- [ИСХОДНЫЙ ДОКУМЕНТ]
_ _ _ _ _ _ _
Сесиль Вессье: Все-таки каждый раз, когда они ссылались на мировые пакты и так далее, это были пакты, которые были приняты Советским Союзом. Например, почему Хельсинкский договор дал новый подъем диссидентскому движению? Кстати, не только в России и в Советском Союзе, а по всей Восточной Европе. Потому что Советский Союз, который требовал, чтобы были подписаны эти бумажки, опубликовал их везде в официальной прессе, что вот мы даем эти права и эти права. И диссиденты, которые создали, например, группу по Хельсинкскому соглашению, они только говорили: вы это признали, вы это подписали, и пусть... Они не хотели эту пропасть, как часто есть в политике, между тем, что говорят, и тем, что делает власть. И поэтому они говорили: вы это подписали, и нужно это провести в действие. Иногда это было даже смешно, потому что они помогали власти.
Алексей Макаров: Была группа содействия выполнению!
Сесиль Вессье: Да, и на самом деле, они искренне считали: мы готовы помогать нашим властям, чтобы они соблюдали то, что они подписывают. Даже международные пакты – как будто бы они взяли другую, чужую норму, но они взяли ту норму, которая была признана Советским Союзом.
Алексей Макаров: Возвращаясь к слову "диссиденты", это все-таки был не советский официозный маркер, а это иностранные журналисты. Как-то надо было всю эту разношерстную компанию – социалистов, либералов…
Елена Фанайлова: Национал-демократов, религиозных деятелей…
Алексей Макаров: …крымских татар как-то обозначить, каким-то словом. Сами, конечно, люди себя не считали… Тоже смешно, они проводили опрос, Александр Даниэль провел опрос в начале 70-х, он спрашивал: "Ты считаешь себя диссидентом?" Спрашивал Ковалева, Ларису Богораз и так далее. Они далеко не все считали себя и правозащитниками. Они считали себя людьми просто, которые хотят делать это, это и это, но так уж получается, что советская власть этого не хочет, и начинается противостояние.
Ирина Прохорова: То есть советская власть, не соблюдая собственных законов, не позволяет людям заниматься тем делом, которое прописано в Конституции и как бы разрешается. В этом смысле идеи правозащитного движения, мне кажется, шире, и это в книге показано. Это не просто битва за какие-то пункты, а это рождение правового самосознания, идея, что единственный способ эволюции государства – это не постоянные бунты и революции, а совершенствование законодательного права и его соблюдение. И вообще, более актуальной проблемы, чем эта, в нынешнее время так и нет! Самая главная революция в сознании, которая была правозащитниками, собственно, создана, это идея другого способа развития государства. Обратите внимание, что у нас совсем до недавнего времени про идею примата права над чувствами, политической конъюнктурой, даже высокими идеалами вообще почти не говорили. Это означает, что то, что для себя открыла и выработала эта группа людей, это до сих пор в сознании общества не существует. Боремся за все, что угодно, и очень много разных демонстраций, и рабочих, не обязательно только интеллигенты выходят против присоединения Крыма. Но я не помню ни разу, чтобы были какие-то массовые демонстрации за отмену антиконституционного закона. А вот это, мне кажется, есть больной пункт в российской жизни.
_ _ _ _ _ _ _
- [СПИСОК ЗАДАНИЙ]
[a] Сократите абзац исходного документа, который начинается словами «Все-таки каждый раз, когда они ссылались», и сохраните его основные факты.
[b] Продолжите исходный документ, беседу о диссидентах, начав сразу после последней реплики.
Листинг в этой работе никак не используется.

- [ИМЕЮЩИЕСЯ ДАННЫЕ]
_ _ _ _ _ _ _
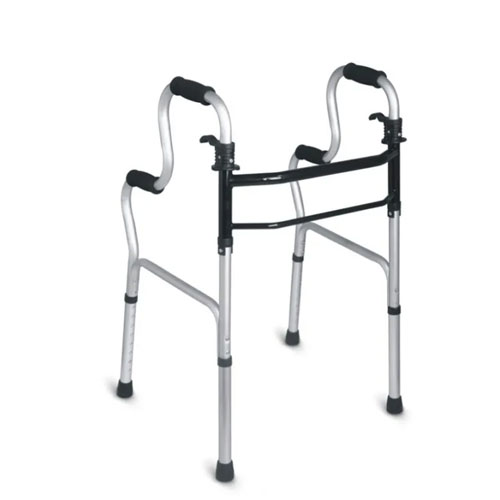 إطار المشي الخفيف مشاية من فوشان – Foshan Wheelchair Walker Light Walking Frame FS9637L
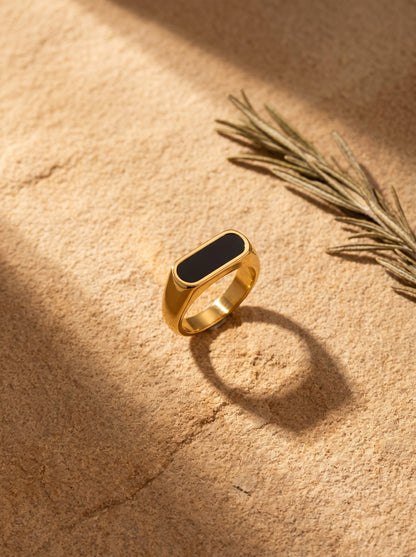 Siena Signet Ring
_ _ _ _ _ _ _
- [ОТВЕТЫ ПО ЗАДАНИЯМ]
[a] Диссиденты ссылались на международные пакты, принятые самим Советским Союзом. Поэтому Хельсинкский договор дал новый подъем диссидентскому движению не только в СССР, но и по всей Восточной Европе. Советский Союз добивался подписания этих документов и опубликовал их в официальной прессе как перечень предоставляемых прав. Диссиденты, создавшие, например, группу по Хельсинкскому соглашению, говорили властям: вы это признали и подписали, значит, это нужно выполнять. Они не хотели разрыва между словами и делами власти. Иногда это выглядело даже смешно, потому что они фактически помогали власти.

[b]
Сесиль Вессье: Диссиденты, правозащитники, эта группа крупных личностей, они действительно боролись за правовое сознание. Они возродили это правовое сознание, это факт. А на самом деле они тоже как-то создали основы гражданского общества в России, это тоже очень важно, и очень важно сейчас. Мы очень много говорим о власти, об обществе, но это люди, которые появились в разных средах. Там были интеллигенты, рабочие, молодые люди, которые пытались создавать тогда маленькие острова защиты. Что они хотели защищать? Да все очень просто – они не хотели, чтобы происходили чистки, как они происходили в 20-е, 30-е, 40-е годы в Советском Союзе. И так создается гражданское общество, которое существует во всех развитых западных странах, и действительно, как-то задается вопрос сейчас: а что происходит сейчас с гражданским обществом в России? И поэтому это актуально.
Елена Фанайлова: Я мечтаю перейти к современной части истории вопроса. Как мне кажется, тут важная вещь: когда диссидентов кто-то упрекает, что они упустили важный политический момент 25 лет назад, приводится в пример, как правило, Чехословакия, где Гавел – диссидент – стал руководителем государства, и именно благодаря ему произошли демократические реформы. Приводится в пример Румыния или Польша, где похожие процессы, может быть, не с такими яркими фигурами, но тоже происходили. Мне кажется, тут важная такая штука, что, да, диссиденты заложили основы гражданского общества, да, они заложили основы нашего представления, по крайней мере, о необходимости закона и порядка, но из-за их стремления к ненасилию, о чем вы, Ира, говорили, они утеряли возможность захвата власти.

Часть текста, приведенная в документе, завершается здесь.